I love articles like the following published today by South Coast Today which talk about gay father. The more we talk about lgbt families, the more visibility we have. And THAT is a type of visibility that we need:

When Scott Wagenhoffer-Zahn was 4 years old, and his parents got married in Oregon, a minister grabbed his arms, looked him right in the eyes, and said, "You will burn in hell."

Scott started to cry. That may have been one of the first times he experienced prejudice, but it was hardly the last. That minister, some bullies at Cape Cod Regional Technical High School in Harwich and others have objected to both his parents being men.

Even his uncles. One, Jimmy, said "that's just wrong" when Scott's father Steve Wagenhoffer of Orleans announced at one Thanksgiving dinner that he and his male partner were adopting two babies. "My younger sister wanted nothing to do with me," Steve Wagonhoffer says. "Her husband (Jimmy) believes you can 'catch gay,' so he keeps his kids away from me."

"When our other father and Steve got divorced," remembers Scott, now 16, "our father's brother, Uncle Bob, said, 'I'm sorry, but that's how those relationships end up. I'm sorry because I won't be seeing you in heaven.'"
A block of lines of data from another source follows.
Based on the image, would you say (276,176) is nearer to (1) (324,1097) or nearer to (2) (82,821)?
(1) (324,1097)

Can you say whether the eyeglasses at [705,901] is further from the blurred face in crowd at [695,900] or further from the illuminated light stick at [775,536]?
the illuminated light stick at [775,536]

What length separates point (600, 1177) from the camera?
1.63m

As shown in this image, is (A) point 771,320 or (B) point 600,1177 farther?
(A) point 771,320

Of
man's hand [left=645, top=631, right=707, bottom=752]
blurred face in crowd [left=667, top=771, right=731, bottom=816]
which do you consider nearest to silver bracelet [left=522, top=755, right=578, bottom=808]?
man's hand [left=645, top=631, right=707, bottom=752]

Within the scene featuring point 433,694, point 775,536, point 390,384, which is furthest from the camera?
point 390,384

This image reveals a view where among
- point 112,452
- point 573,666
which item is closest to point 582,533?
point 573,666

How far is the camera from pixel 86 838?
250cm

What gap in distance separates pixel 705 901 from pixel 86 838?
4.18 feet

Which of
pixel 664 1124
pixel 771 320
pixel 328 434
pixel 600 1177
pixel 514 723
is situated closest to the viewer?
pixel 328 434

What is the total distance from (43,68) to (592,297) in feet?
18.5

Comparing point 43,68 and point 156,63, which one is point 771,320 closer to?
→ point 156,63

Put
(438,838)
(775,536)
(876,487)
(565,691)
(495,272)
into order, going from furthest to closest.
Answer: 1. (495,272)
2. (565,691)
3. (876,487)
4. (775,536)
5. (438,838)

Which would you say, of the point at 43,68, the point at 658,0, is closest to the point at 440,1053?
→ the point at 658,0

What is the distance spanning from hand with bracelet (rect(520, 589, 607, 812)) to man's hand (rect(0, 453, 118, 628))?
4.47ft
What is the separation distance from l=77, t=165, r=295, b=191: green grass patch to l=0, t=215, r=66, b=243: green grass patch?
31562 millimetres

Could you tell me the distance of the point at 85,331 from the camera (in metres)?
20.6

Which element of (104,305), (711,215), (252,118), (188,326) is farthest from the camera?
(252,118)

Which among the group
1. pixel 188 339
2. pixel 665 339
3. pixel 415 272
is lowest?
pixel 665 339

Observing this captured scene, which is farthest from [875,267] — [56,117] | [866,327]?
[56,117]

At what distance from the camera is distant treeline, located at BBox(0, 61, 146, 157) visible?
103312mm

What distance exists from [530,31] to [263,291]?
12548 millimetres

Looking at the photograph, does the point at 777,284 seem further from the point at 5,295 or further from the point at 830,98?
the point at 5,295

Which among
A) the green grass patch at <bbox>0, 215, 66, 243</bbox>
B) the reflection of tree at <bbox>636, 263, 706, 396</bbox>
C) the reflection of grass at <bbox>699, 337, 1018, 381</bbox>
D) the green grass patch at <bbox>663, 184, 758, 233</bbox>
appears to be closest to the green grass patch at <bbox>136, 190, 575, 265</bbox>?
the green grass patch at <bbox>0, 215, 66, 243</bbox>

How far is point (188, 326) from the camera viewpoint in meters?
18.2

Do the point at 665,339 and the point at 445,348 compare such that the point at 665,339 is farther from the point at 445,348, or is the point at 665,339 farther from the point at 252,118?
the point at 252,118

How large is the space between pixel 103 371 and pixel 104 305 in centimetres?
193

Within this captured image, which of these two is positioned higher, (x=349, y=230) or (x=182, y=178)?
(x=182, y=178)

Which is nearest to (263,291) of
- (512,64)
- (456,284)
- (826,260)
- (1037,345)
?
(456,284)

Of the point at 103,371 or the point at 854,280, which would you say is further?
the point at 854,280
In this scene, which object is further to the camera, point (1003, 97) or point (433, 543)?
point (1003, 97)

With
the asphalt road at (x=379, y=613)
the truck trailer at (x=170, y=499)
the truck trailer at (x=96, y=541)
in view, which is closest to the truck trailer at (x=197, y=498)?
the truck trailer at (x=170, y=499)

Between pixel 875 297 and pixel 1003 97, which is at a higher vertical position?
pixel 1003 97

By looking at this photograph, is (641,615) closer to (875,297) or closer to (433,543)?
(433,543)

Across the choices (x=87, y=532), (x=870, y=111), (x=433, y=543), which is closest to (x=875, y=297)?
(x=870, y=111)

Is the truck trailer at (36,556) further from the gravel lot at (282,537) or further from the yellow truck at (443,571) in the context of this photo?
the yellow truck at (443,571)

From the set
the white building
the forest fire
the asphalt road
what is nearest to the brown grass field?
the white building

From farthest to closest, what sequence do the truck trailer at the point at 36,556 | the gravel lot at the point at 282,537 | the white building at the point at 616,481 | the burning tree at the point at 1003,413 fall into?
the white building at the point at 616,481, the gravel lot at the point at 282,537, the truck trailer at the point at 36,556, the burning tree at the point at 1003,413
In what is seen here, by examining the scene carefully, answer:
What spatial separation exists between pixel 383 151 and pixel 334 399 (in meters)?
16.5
Scott and brother Alex, also 16, have never even met their uncle Jimmy and tell the story of the estrangements with a sense of amazement.

The rejection from the family, though, was a foreshadowing of the kind of anti-gay rhetoric that Steve, Scott and Alex have been hearing for years. Says Alex, "People say sexuality is a taught thing. They say that a gay father will teach you to be gay. But sexuality is genetically wired into us. Hatred is the taught thing."

More here.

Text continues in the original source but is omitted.